━━ Zitierter Auszug ━━

In seiner Begrüßung blickte Karl-Heinz B. van Lier, Leiter des Bildungswerks Mainz und Landesbeauftragter für Rheinland-Pfalz der Konrad-Adenauer-Stiftung, auf das Agenda-Setting des Bildungswerks zurück, welches er als nicht deckungsgleich mit dem der politischen Christdemokratie beschrieb. Zwar bedauerte er den Hang zur Gleichgültigkeit, zum politischen Desinteresse hielt gleichzeitig aber fest, dass die Teilnehmer der Bildungsveranstaltungen der Konrad-Adenauer-Stiftung in Rheinland-Pfalz nicht weniger würden. „Wir wollen zeigen, dass Politik nie alternativlos sein kann“, umriss van Lier das Selbstverständnis der Arbeit des Bildungswerks. Diese Arbeit, so hieß es weiter, sei dankbar, weil kreativ.
Die Beschleunigung, das Thema des Politischen Salons, bestimme nachhaltig den digitalen Alltag aller. Der von Nadolny als „Sofortness“ bezeichnete Zustand solle der näheren Betrachtung ausgesetzt werden.

━━━

* **Gestellte Aufgabe A**: Zitiere aus dem Bericht zum Politischen Salon den Abschnitt zwischen „In seiner Begrüßung“ und „dankbar, weil kreativ.“, beide eingeschlossen.
Der Bericht zum Politischen Salon und die folgenden Einträge sind voneinander unabhängiges Material.

━━ Material zur Aufgabe ━━

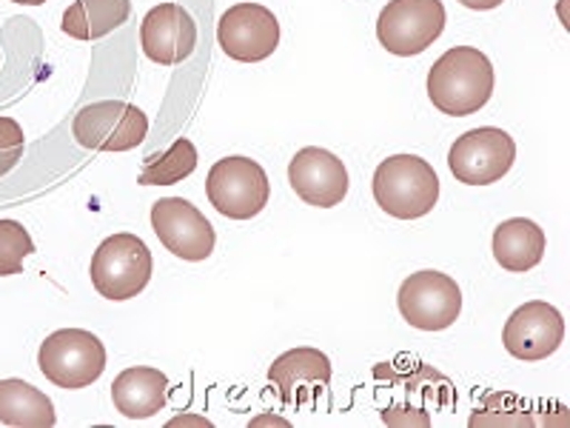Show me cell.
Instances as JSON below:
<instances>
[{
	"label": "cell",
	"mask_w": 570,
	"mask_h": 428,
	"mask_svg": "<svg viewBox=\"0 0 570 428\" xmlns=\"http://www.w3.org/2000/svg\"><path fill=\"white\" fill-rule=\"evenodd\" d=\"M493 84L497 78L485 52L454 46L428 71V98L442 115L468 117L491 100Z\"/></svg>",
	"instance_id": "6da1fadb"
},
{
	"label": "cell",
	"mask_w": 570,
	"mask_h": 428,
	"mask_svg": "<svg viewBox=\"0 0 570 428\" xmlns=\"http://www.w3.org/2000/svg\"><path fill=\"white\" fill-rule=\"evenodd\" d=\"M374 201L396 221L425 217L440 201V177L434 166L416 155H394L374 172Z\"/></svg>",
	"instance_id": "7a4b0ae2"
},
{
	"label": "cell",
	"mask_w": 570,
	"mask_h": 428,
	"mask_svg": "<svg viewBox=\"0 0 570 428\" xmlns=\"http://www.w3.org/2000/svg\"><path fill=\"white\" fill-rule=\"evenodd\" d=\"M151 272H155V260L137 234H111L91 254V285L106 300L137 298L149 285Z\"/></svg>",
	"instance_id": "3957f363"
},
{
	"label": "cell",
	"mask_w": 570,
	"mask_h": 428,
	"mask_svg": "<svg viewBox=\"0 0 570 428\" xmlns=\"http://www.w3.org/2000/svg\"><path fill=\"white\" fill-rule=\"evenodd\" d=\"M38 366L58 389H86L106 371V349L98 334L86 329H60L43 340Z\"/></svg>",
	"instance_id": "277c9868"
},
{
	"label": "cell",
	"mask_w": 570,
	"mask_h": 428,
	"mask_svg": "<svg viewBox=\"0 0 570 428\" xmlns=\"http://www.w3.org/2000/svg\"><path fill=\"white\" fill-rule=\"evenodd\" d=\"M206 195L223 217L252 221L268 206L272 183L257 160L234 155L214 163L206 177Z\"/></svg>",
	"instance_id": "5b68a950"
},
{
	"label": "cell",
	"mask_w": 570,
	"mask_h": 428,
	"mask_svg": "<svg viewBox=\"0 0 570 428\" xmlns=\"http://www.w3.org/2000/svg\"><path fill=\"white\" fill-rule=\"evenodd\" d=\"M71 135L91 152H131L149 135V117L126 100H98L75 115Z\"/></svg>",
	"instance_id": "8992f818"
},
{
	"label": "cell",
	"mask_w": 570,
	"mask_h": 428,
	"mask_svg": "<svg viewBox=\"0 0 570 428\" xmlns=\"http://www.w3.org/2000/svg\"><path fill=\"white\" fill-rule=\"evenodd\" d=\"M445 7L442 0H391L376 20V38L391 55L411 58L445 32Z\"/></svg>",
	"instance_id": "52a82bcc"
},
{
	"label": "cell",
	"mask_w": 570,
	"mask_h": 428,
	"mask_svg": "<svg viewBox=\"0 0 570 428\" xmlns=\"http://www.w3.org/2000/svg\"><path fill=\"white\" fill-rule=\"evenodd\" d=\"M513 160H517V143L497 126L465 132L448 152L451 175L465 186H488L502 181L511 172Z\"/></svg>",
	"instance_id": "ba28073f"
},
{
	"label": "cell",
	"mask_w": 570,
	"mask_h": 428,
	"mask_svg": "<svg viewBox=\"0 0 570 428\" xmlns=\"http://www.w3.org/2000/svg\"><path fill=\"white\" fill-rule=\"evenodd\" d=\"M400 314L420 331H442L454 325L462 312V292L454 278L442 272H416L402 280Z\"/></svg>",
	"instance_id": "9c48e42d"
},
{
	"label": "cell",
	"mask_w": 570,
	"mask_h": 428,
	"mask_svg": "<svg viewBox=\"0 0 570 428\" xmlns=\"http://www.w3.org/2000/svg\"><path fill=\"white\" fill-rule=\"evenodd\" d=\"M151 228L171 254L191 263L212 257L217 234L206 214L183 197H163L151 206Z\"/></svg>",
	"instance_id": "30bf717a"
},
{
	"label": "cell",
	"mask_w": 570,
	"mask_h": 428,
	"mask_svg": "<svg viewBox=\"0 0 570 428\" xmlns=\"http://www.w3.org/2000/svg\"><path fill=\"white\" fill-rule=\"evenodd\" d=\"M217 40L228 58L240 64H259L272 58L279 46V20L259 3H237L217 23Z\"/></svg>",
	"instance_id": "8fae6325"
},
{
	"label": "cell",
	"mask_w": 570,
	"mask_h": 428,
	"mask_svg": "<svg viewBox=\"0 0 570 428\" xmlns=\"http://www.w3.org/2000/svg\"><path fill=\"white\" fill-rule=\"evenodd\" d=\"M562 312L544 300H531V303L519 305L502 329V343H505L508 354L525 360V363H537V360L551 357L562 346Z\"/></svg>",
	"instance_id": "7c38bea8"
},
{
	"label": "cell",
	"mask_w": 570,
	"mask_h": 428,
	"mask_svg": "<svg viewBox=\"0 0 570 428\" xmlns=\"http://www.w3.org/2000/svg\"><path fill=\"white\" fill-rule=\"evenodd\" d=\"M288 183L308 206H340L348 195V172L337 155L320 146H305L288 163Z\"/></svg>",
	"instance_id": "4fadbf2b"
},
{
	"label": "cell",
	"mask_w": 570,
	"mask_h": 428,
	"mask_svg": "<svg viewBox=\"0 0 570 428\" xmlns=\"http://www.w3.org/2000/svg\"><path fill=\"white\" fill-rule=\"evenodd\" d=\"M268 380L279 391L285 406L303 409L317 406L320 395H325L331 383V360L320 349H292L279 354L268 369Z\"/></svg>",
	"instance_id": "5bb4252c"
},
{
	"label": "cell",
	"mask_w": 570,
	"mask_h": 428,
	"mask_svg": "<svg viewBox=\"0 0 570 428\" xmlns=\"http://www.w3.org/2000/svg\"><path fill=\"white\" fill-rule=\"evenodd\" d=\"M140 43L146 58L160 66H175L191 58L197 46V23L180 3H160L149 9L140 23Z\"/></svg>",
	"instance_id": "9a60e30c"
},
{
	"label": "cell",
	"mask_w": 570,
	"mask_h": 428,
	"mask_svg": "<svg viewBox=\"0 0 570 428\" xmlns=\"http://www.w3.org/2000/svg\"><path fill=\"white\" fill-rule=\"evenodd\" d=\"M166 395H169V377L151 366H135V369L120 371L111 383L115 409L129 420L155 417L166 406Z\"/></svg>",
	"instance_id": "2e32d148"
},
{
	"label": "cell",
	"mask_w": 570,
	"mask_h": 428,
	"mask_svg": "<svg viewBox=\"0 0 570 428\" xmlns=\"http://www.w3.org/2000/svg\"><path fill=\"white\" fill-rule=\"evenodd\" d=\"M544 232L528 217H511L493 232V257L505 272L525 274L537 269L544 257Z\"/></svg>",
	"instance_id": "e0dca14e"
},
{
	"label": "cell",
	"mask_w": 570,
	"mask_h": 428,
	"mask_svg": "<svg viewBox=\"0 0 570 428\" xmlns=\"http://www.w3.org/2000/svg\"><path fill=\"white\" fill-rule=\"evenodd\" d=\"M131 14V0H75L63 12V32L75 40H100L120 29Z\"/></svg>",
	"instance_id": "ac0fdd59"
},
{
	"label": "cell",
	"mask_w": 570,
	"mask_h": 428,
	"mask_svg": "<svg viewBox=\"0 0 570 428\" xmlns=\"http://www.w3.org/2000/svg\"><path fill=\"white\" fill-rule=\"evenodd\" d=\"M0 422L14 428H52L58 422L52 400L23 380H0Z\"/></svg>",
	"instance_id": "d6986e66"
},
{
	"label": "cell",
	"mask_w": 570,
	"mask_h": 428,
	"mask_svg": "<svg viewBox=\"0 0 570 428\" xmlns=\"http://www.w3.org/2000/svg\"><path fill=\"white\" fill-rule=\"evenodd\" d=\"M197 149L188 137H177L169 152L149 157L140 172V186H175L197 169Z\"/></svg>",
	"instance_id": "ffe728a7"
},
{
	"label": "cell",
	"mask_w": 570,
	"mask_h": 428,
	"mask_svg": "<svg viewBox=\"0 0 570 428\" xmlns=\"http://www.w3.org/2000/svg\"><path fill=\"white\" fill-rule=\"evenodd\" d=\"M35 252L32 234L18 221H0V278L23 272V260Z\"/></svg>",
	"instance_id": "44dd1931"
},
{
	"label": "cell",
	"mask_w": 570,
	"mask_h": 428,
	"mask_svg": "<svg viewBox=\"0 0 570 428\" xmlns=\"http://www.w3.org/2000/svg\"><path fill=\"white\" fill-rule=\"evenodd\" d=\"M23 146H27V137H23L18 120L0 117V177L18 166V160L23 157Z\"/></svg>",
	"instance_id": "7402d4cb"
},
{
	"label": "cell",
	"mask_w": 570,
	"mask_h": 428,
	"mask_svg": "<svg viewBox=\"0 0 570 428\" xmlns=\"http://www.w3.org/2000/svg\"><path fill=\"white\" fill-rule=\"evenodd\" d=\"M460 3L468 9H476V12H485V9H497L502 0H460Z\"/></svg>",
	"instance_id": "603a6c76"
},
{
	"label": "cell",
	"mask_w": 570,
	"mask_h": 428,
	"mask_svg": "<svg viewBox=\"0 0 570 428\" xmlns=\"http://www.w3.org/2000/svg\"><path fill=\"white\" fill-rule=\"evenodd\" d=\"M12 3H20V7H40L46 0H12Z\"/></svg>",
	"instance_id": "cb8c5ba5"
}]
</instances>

━━━

* **Gestellte Aufgabe B**: Gib die Einträge vom Anfang bis einschließlich der Zeile, die „84L497 78L485 52L454“ enthält, unverändert aus und lass die Bilder dabei weg.

* **Schriftliche Lösung A**:
In seiner Begrüßung blickte Karl-Heinz B. van Lier, Leiter des Bildungswerks Mainz und Landesbeauftragter für Rheinland-Pfalz der Konrad-Adenauer-Stiftung, auf das Agenda-Setting des Bildungswerks zurück, welches er als nicht deckungsgleich mit dem der politischen Christdemokratie beschrieb. Zwar bedauerte er den Hang zur Gleichgültigkeit, zum politischen Desinteresse hielt gleichzeitig aber fest, dass die Teilnehmer der Bildungsveranstaltungen der Konrad-Adenauer-Stiftung in Rheinland-Pfalz nicht weniger würden. „Wir wollen zeigen, dass Politik nie alternativlos sein kann“, umriss van Lier das Selbstverständnis der Arbeit des Bildungswerks. Diese Arbeit, so hieß es weiter, sei dankbar, weil kreativ.

* **Schriftliche Lösung B**:
Show me cell.
Instances as JSON below:
<instances>
[{
	"label": "cell",
	"mask_w": 570,
	"mask_h": 428,
	"mask_svg": "<svg viewBox=\"0 0 570 428\" xmlns=\"http://www.w3.org/2000/svg\"><path fill=\"white\" fill-rule=\"evenodd\" d=\"M493 84L497 78L485 52L454 46L428 71V98L442 115L468 117L491 100Z\"/></svg>",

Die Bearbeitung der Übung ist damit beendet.